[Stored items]
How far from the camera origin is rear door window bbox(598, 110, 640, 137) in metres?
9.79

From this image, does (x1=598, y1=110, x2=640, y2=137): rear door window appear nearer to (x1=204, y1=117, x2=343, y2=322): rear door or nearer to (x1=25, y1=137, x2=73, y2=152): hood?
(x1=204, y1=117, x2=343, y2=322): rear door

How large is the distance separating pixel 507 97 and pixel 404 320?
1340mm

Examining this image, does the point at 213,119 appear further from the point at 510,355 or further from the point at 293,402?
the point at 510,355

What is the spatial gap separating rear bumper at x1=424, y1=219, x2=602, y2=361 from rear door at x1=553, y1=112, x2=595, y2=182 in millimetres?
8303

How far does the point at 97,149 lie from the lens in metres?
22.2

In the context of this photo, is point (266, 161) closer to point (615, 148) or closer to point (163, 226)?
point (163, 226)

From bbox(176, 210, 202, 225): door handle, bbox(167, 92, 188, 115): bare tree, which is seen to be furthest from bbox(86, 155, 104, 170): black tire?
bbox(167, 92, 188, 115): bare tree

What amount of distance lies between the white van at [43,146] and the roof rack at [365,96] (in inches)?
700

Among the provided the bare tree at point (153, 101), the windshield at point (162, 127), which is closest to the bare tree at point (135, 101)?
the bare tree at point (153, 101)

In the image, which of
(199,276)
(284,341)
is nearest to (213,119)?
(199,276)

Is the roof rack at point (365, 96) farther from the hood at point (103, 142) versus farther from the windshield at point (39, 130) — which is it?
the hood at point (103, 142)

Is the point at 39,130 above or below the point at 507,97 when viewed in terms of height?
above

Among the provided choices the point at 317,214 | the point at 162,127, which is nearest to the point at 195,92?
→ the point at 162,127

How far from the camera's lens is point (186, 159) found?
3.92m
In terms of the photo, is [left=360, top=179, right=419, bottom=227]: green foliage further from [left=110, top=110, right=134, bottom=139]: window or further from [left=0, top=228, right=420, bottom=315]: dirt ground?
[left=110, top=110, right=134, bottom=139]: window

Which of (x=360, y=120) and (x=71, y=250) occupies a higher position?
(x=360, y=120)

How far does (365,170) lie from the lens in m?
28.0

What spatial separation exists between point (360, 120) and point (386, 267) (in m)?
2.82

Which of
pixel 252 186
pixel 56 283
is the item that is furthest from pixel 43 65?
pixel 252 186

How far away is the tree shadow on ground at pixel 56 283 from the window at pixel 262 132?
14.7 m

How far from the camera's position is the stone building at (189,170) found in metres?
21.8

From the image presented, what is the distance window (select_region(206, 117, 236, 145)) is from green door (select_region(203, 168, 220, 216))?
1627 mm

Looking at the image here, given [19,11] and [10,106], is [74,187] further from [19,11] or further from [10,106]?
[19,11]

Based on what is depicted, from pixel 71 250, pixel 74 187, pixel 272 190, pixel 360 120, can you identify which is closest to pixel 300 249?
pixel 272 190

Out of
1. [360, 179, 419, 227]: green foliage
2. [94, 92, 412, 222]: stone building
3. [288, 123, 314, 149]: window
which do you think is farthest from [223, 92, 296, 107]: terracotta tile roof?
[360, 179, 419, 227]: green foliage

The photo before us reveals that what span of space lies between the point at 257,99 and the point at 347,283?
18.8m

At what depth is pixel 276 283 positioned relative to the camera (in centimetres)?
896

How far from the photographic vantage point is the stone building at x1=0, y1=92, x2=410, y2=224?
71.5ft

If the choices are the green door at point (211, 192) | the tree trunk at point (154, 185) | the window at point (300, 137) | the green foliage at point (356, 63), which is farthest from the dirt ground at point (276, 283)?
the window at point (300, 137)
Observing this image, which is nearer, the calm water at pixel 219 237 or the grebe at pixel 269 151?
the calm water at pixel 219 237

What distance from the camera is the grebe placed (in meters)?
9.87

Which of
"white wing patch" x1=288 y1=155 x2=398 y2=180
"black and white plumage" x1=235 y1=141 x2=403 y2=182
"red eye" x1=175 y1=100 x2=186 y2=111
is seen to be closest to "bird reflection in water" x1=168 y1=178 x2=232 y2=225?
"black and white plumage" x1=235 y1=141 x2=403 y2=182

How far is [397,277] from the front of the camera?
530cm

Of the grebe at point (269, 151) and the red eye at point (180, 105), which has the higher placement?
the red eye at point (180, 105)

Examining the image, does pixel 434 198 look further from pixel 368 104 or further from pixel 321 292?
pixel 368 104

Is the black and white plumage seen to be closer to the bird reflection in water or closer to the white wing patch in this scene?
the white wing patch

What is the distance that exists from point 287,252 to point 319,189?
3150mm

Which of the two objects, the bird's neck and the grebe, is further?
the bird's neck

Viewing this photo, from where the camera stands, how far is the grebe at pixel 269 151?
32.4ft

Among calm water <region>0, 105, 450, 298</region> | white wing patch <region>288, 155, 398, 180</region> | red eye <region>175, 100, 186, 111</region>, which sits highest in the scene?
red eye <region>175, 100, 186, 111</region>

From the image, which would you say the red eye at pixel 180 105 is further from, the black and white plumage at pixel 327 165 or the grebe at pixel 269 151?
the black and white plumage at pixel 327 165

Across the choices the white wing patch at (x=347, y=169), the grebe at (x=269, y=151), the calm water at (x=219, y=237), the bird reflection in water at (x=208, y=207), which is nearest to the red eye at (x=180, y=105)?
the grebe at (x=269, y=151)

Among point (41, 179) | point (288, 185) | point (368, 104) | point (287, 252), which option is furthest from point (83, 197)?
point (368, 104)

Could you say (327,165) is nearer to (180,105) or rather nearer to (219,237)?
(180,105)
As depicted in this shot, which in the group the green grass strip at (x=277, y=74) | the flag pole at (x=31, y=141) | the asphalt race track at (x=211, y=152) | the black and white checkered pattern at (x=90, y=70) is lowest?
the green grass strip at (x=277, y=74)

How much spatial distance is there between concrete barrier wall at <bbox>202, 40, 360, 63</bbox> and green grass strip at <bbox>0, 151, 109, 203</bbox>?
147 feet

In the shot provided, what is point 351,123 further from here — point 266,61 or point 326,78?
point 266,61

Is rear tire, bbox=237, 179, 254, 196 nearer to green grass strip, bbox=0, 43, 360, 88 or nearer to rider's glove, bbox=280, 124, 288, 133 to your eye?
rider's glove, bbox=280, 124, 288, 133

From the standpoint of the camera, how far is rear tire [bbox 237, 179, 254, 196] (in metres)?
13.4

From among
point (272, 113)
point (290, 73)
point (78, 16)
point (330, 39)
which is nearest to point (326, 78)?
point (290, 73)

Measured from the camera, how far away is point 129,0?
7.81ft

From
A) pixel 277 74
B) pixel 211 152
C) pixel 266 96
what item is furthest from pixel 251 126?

Directive
Write out, word for word, the line containing "Is rear tire, bbox=237, 179, 254, 196" and every line after it to the end of the data above.

Finished answer
Is rear tire, bbox=237, 179, 254, 196 nearer to green grass strip, bbox=0, 43, 360, 88 or nearer to rider's glove, bbox=280, 124, 288, 133 to your eye?
rider's glove, bbox=280, 124, 288, 133

From the standpoint of the camera, how far is rear tire [bbox 237, 179, 254, 196] (in metres)?
13.4

From among
point (272, 113)
point (290, 73)
point (78, 16)
point (330, 39)
which is nearest to point (326, 78)?
point (290, 73)

Measured from the camera, how far away is point 129,0?
7.81ft

From
A) pixel 277 74
B) pixel 211 152
C) pixel 266 96
what item is furthest from pixel 251 126?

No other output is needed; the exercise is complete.